(Metin alıntısı)
----------------

Yargıtay Kararı 7. Hukuk Dairesi 2022/1633 E. 2023/4387 K. 03.10.2023 T.

YARGITAY KARARI
DAİRE : 7. Hukuk Dairesi
ESAS NO : 2022/1633
KARAR NO : 2023/4387
KARAR TARİHİ : 03.10.2023

MAHKEMESİ : Sakarya Bölge Adliye Mahkemesi 1. Hukuk Dairesi
SAYISI : 2021/1571 E., 2022/108 K.
KARAR : Başvuruların esastan reddine
İLK DERECE MAHKEMESİ : Gölcük 1. Asliye Hukuk Mahkemesi
SAYISI : 2019/163 E., 2021/195 K.

Taraflar arasındaki asıl davada elatmanın önlenmesi ve ecrimisil; birleştirilen davada harici satışa dayalı tapu iptali ve tescil, ikinci kademede tazminat davalarından dolayı yapılan yargılama sonunda, İlk Derece Mahkemesince asıl davanın kabulüne, birleştirilen davanın ise kısmen kabulüne karar verilmiştir.

Kararın asıl davada davacı-birleştirilen davada davalı vekili ve asıl davada davalı- birleştirilen davada davacı vekili tarafından istinaf edilmesi üzerine, Bölge Adliye Mahkemesince başvuruların esastan reddine karar verilmiştir.

Bölge Adliye Mahkemesi kararı asıl davada davalı- birleştirilen davada davacı vekili tarafından duruşma istemli temyiz edilmekle; kesinlik, süre, temyiz şartı ve diğer usul eksiklikleri yönünden yapılan ön inceleme sonucunda, 03.10.2023 tarihinde duruşma yapılmasına ve duruşma gününün taraflara davetiye ile bildirilmesine karar verilmiştir.

Belli edilen günde temyiz eden asıl davada davalı-birleştirilen davada davacı … geldi. Başka gelen olmadı. Açık duruşmaya başlandı. Gelenin sözlü açıklamaları dinlenildikten sonra açık duruşmanın bittiği bildirildi. İşin incelenerek karara bağlanması için Tetkik Hâkimi tarafından hazırlanan rapor dinlenerek dosyadaki belgeler incelenip gereği düşünüldü:

I. DAVA
1. Asıl davada davacı-birleştirilen davada davalı vekili; vekil edeninin dava konusu taşınmazın maliki olup ilgili yerin vekil sıfatıyla … … tarafından 65.000,00 TL üzerinden davalıya satıldığını, bir takım ödemelerin yapıldığını ancak davalının hem taşınmaza hem de çevreye verdiği zararlar nedeni ile satıştan vazgeçildiğini, satışın yok hükmünde olduğunu ve ihtarnameye rağmen taşınmazın tahliye edilmediğini ileri sürerek el atmanın önlenmesine ve fazlaya ilişkin haklar saklı kalmak kaydı ile 500,00 TL ecrimisile hükmedilmesini talep etmiştir.

----------------

(Veri kümesi kayıtları)
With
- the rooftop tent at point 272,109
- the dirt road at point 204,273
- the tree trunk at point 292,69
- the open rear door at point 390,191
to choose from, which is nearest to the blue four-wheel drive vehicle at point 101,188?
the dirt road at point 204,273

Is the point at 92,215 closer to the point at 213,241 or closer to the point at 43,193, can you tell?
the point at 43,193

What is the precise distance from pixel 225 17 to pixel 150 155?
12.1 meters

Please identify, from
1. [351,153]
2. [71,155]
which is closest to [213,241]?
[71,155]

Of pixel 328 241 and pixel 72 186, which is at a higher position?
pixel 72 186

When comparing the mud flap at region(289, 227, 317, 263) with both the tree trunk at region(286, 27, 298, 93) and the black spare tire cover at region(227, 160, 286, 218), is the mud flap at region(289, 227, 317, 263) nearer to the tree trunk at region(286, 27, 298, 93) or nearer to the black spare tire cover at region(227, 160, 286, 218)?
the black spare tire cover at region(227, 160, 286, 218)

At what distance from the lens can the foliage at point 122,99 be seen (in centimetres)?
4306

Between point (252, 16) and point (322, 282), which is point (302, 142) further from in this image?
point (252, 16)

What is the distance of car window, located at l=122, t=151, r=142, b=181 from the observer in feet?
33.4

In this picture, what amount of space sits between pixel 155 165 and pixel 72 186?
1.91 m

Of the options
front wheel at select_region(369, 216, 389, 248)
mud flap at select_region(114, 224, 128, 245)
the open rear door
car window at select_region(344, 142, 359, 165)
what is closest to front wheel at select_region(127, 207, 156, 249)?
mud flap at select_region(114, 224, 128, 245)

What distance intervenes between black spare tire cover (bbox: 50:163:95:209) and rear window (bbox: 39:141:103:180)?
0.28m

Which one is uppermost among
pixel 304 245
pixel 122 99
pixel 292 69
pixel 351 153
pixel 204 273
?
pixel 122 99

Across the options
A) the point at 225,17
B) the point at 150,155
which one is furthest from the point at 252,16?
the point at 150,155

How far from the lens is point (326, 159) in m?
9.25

----------------

(Verilen görev A) Yargıtay kararında "KARAR : Başvuruların" sözcüklerini içeren kısımla açılıp "kabulüne karar verilmiştir." ile kapanan bölümü, "elatmanın önlenmesi" ifadesini "müdahalenin men'i" ile değiştirerek yeniden yazın.
(Verilen görev B) Yargıtay kararını son cümlesinin ardından sürdürün.

(Yazılı yanıt A)
KARAR : Başvuruların esastan reddine
İLK DERECE MAHKEMESİ : Gölcük 1. Asliye Hukuk Mahkemesi
SAYISI : 2019/163 E., 2021/195 K.

Taraflar arasındaki asıl davada müdahalenin men'i ve ecrimisil; birleştirilen davada harici satışa dayalı tapu iptali ve tescil, ikinci kademede tazminat davalarından dolayı yapılan yargılama sonunda, İlk Derece Mahkemesince asıl davanın kabulüne, birleştirilen davanın ise kısmen kabulüne karar verilmiştir.

(Yazılı yanıt B)
2. Asıl davada davalı- birleştirilen davada davacı vekili; müvekkilinin niza konusu 346 ada 4 parsel … taşınmaz üzerinde bulunan 1 numaralı bağımsız bölümü davalı …’tan satın aldığını, bu satışta … adına vekaleten …’ın hareket ettiğini, müvekkili ile … arasında sözleşme yapıldığını, bu sözleşme gereğince müvekkilinin üzerine düşen ücretleri ödediğini, ev için masraflar yaptığını, ancak daha sonra davalıların evden çıkması için müvekkiline baskı yaptığını ve el atmanın önlenmesi davası açtığını ileri sürerek dava konusu taşınmazın davalı adına kayıtlı olan tapusunun iptali ile müvekkili adına tesciline, mümkün olmadığı takdirde alım değeri ile yapılan işler değerinin tahsiline karar verilmesini talep etmiştir.

II. CEVAP
1. Asıl davada davalı- birleştirilen davada davacı vekili; asıl davanın reddini savunmuştur.

2. Asıl davada davacı-birleştirilen davada davalı vekili; birleştirilen davanın reddini savunmuştur.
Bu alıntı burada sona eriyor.